SAN FRANCISCO — Google is pushing for a second act.
The company has built its fortune almost entirely on the back of small text ads, which appear alongside its search results and on sites across the Web. Now it is stepping up efforts to make inroads into graphical display ads, a business long dominated by Yahoo.
On Friday, the company plans to introduce a long-awaited new version of an ad exchange, like a stock market, where advertisers and publishers can buy and sell advertising space, filling spots in Web pages on the fly.
Google’s chief executive, Eric E. Schmidt, has said repeatedly that display advertising offers one of the company’s best prospects for expansion, now that growth in its text ad business has slowed significantly. The new advertising exchange is a cornerstone of Google’s display strategy, and one of the main reasons Google bought the ad company DoubleClick last year for $3.1 billion.
Google executives say the new system, called the DoubleClick Ad Exchange, will greatly simplify the process of buying and selling display advertising, allowing many more publishers and advertisers to benefit from it.
“The objective from the outset is to grow the display advertising pie for everybody,” said Neal Mohan, vice president for product management at Google.
But both in display advertising and in advertising exchanges, Google finds itself in the unfamiliar role of underdog. As one of the Web’s biggest publishers, and a seller of ads on a network of top sites like eBay and hundreds of newspapers, Yahoo is the king of the display advertising business. In 2007 Yahoo bought Right Media, a pioneering ad exchange whose business has grown steadily since, in part because many of the ads that run on Yahoo are brokered through it.
Still, analysts say Google’s push into the business could shake up the market. DoubleClick has had an ad exchange for some time. But the new system will automatically allow hundreds of thousands of advertisers and publishers who now use Google’s AdWords and AdSense systems to run their ads and ad space through the exchange.
Analysts say that should expand use of the DoubleClick exchange and allow brand advertisers to easily run campaigns that reach virtually everyone on the Internet.
“Marketers are going to be able to effectively reach 100 percent of the Internet audience and do so at a high frequency,” said William Morrison, an analyst with ThinkEquity Partners. “That is very difficult to do on the Internet right now, outside of a handful of major Web sites like Yahoo and a few others.”
Ad exchanges have been hailed as the future of the industry for some time, yet Mr. Morrison said that they only account for between 10 and 15 percent of the display advertising business. He said it was unlikely that the DoubleClick exchange would catch up with Yahoo’s exchange within the next year. But the Google exchange could become dominant over the long term, especially among premium brand marketers and publishers, he added.

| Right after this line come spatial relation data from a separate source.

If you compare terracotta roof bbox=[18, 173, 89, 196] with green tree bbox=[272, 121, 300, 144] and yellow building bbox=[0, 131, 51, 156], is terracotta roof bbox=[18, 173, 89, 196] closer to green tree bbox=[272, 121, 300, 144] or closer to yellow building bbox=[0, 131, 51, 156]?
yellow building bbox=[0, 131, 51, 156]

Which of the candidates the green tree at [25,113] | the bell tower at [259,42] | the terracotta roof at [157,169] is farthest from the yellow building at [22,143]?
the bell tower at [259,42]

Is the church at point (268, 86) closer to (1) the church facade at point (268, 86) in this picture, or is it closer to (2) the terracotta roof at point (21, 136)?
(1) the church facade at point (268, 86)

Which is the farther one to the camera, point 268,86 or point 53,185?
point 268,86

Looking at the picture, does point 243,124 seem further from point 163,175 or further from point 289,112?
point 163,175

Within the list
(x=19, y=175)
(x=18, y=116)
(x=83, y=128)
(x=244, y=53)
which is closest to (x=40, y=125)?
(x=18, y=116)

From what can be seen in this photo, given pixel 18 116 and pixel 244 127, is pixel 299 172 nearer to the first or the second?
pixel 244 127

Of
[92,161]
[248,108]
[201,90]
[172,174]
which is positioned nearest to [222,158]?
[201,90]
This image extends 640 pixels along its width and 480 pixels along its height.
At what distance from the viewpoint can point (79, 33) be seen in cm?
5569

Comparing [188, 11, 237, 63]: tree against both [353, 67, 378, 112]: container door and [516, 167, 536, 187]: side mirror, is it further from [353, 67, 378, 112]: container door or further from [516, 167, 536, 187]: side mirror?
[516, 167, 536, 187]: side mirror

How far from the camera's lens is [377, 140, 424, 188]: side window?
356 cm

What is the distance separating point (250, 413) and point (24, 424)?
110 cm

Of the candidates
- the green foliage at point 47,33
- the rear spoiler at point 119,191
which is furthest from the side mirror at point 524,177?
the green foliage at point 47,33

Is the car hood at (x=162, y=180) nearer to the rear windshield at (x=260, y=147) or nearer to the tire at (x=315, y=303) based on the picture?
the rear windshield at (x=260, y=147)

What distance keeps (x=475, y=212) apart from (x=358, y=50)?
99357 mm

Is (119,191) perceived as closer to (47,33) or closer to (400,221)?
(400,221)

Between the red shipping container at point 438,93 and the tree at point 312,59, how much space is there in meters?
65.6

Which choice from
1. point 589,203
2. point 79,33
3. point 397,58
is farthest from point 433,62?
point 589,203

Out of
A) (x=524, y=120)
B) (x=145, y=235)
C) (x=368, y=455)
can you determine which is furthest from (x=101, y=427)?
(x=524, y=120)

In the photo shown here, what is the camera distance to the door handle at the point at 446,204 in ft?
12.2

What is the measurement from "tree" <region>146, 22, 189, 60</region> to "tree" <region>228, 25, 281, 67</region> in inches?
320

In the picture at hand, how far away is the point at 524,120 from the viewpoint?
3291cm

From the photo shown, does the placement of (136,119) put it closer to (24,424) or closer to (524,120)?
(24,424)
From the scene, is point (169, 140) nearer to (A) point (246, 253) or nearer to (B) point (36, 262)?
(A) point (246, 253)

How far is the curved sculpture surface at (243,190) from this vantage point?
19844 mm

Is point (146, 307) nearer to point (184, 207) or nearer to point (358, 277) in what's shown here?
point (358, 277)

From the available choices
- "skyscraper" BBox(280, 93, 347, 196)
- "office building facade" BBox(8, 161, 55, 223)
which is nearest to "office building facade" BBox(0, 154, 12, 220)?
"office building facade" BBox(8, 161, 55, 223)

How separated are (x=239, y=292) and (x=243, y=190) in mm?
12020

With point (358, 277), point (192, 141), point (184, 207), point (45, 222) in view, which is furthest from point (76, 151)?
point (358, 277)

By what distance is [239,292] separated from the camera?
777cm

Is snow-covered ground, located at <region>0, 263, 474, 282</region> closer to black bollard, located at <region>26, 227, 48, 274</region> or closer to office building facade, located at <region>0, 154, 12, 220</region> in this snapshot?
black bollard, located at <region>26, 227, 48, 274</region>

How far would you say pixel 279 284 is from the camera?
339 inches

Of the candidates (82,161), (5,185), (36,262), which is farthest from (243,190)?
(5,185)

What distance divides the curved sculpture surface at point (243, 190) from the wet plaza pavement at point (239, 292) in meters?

Yahoo said it welcomed the competition. “We are very confident in our capabilities,” said Frank Weishaupt, the company’s vice president for North American marketplaces. “We will continue to innovate and do our best to control our own destiny.”
Some industry executives say that the DoubleClick exchange will give advertisers more flexibility than Yahoo’s, allowing marketers to aim their ads more precisely at certain types of customers and to buy one ad spot or “impression” at a time.
When a person requests a Web page from a site that is participating in the exchange, the publisher notifies the exchange that space on that page is available. It might also let the exchange know something about that person, based on his or her past online activity or shopping habits. Advertisers bid on the ad space, offering different amounts depending on the person’s attributes, the time of day and other factors. The winner’s ad is then slotted into the page. All of this happens nearly instantly.
“Now it’s a shift to, each and every request comes over, you’re able to see the attributes of that impression, then able to respond with a fair market price for that impression,” said Joe Zawadzki, chief executive of MediaMath, which advises agencies on exchange-trading strategies.
But Mr. Zawadzki said that Yahoo, and perhaps other exchange operators like Microsoft, could indirectly benefit from Google’s success, as more advertisers and publishers become used to buying and selling ads through exchanges.
Mr. Mohan of Google said that the exchange will allow publishers to fill their ad slots with the highest-paying ads. But some ad executives said that the exchange, if successful, could mean headaches for high-end publishers, as it would allow advertisers to reach their intended audiences more cheaply on other sites.
“They’re going to have to compete, from a performance perspective, with the long tail,” said Curt Hecht, president of the VivaKi Nerve Center, the digital research and development arm of Publicis Groupe.
Google’s path to the display advertising business has been tortuous. The company began tackling the market years ago. Unable to make serious headway, it bought DoubleClick, and since the deal closed more than a year ago, Google has been integrating DoubleClick’s technology with its own advertising systems. Mr. Mohan said that the new ad exchange was a major milestone in that integration.
Yet in the last few months, Google has also lost a number of advertising executives, including David Rosenblatt, the former chief executive of DoubleClick, who was president of display advertising for Google. Michael Rubenstein, who oversaw the original DoubleClick ad exchange, also left recently to join a start-up.